From the entries below, please output exactly the lines starting at the one containing "image type = segmented" and ending at the one containing "preparation = thin blood smear", both included.

######

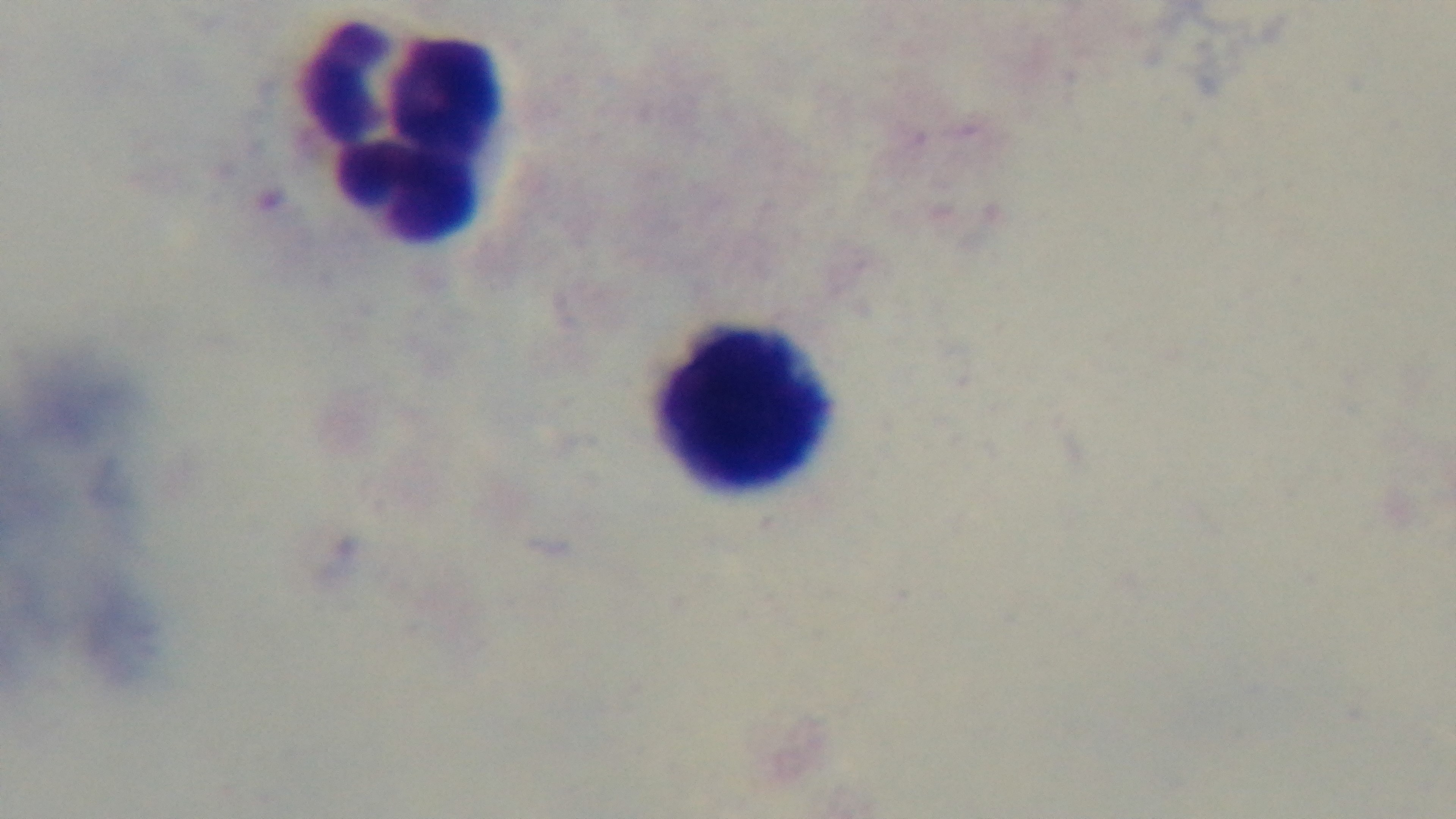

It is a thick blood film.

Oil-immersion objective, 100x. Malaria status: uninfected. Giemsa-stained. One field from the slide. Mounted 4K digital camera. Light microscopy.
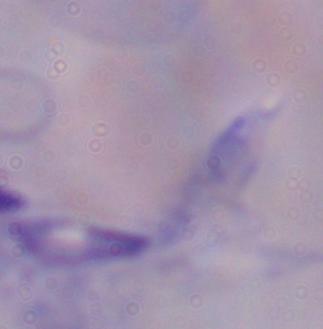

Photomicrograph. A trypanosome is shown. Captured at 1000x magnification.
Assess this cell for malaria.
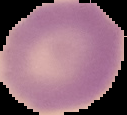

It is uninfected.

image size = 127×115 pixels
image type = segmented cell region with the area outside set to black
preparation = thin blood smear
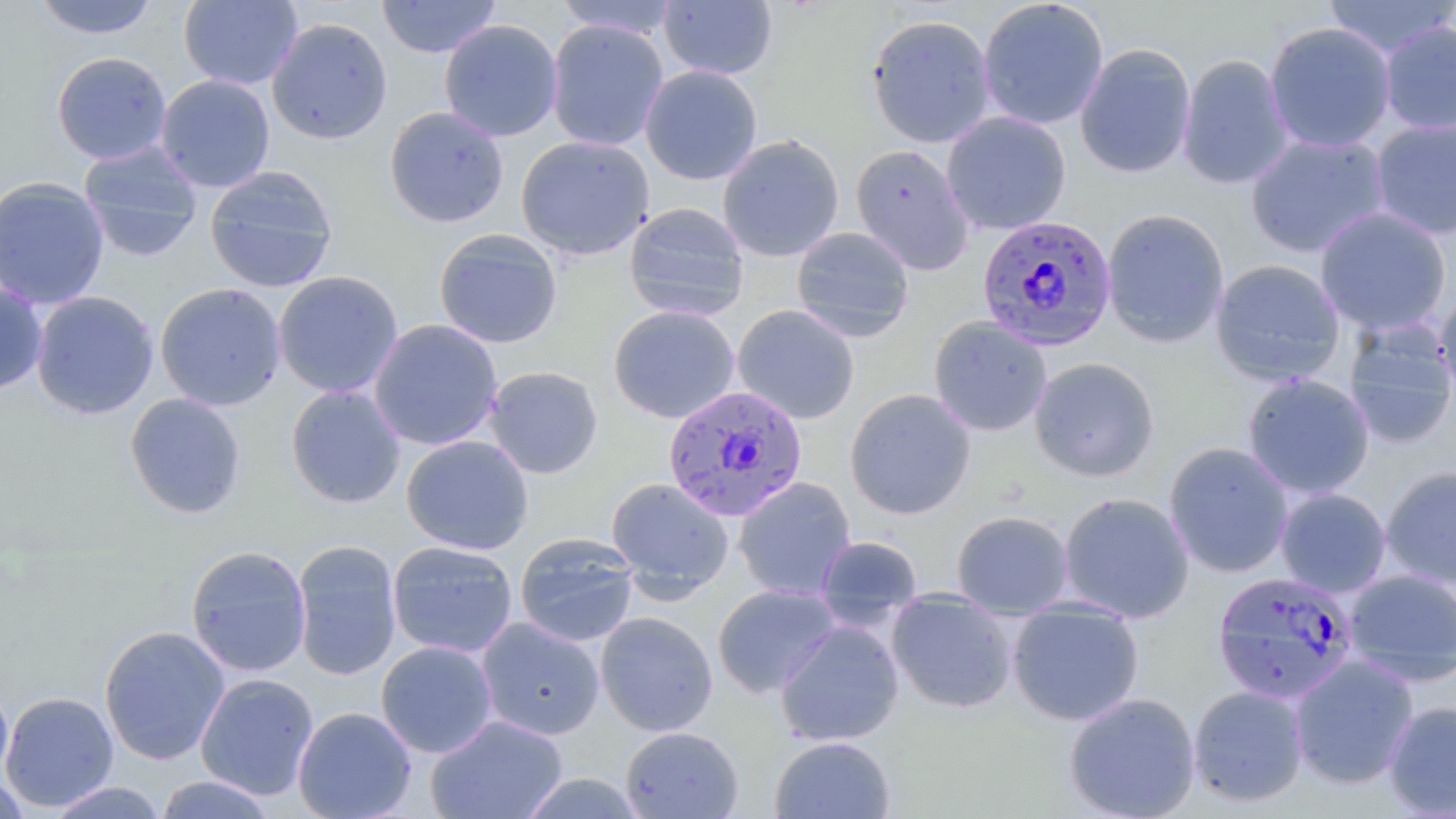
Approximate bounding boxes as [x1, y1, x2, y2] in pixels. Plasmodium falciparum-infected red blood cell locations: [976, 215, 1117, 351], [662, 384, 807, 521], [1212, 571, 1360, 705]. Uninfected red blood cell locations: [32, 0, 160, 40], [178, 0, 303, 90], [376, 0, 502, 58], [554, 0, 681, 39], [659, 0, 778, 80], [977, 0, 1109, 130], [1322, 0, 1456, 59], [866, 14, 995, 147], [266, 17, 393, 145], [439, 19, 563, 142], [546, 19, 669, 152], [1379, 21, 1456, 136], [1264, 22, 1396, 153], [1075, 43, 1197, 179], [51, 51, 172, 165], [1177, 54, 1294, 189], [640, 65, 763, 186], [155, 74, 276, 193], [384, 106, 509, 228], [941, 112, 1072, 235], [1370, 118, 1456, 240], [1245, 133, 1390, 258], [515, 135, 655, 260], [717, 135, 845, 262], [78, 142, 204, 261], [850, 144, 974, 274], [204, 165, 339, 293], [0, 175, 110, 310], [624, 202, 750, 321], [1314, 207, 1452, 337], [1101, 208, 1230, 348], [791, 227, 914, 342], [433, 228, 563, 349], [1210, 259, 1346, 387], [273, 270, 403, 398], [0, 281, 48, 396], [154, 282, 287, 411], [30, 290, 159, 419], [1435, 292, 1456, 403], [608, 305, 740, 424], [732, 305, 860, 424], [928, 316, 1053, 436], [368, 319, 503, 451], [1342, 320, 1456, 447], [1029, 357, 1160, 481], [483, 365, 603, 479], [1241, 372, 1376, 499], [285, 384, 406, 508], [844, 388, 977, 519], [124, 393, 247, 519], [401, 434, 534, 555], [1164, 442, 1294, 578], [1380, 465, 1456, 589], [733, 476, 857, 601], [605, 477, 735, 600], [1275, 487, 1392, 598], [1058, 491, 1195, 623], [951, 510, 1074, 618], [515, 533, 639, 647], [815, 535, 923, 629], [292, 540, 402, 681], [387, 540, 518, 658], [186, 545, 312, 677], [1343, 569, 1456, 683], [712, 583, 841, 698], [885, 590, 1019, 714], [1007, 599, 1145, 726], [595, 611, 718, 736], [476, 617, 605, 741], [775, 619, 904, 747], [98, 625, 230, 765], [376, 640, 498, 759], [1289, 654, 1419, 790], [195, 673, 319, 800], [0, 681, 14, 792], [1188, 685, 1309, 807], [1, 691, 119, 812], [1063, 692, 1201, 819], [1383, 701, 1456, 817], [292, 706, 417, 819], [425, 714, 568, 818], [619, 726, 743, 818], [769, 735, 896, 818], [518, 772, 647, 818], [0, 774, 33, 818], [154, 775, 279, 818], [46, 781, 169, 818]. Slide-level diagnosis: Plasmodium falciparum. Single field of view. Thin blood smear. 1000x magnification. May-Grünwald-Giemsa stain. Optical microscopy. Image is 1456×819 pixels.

######

_ANSWER SPACE_
image type = segmented cell region with the area outside set to black
preparation = thin blood smear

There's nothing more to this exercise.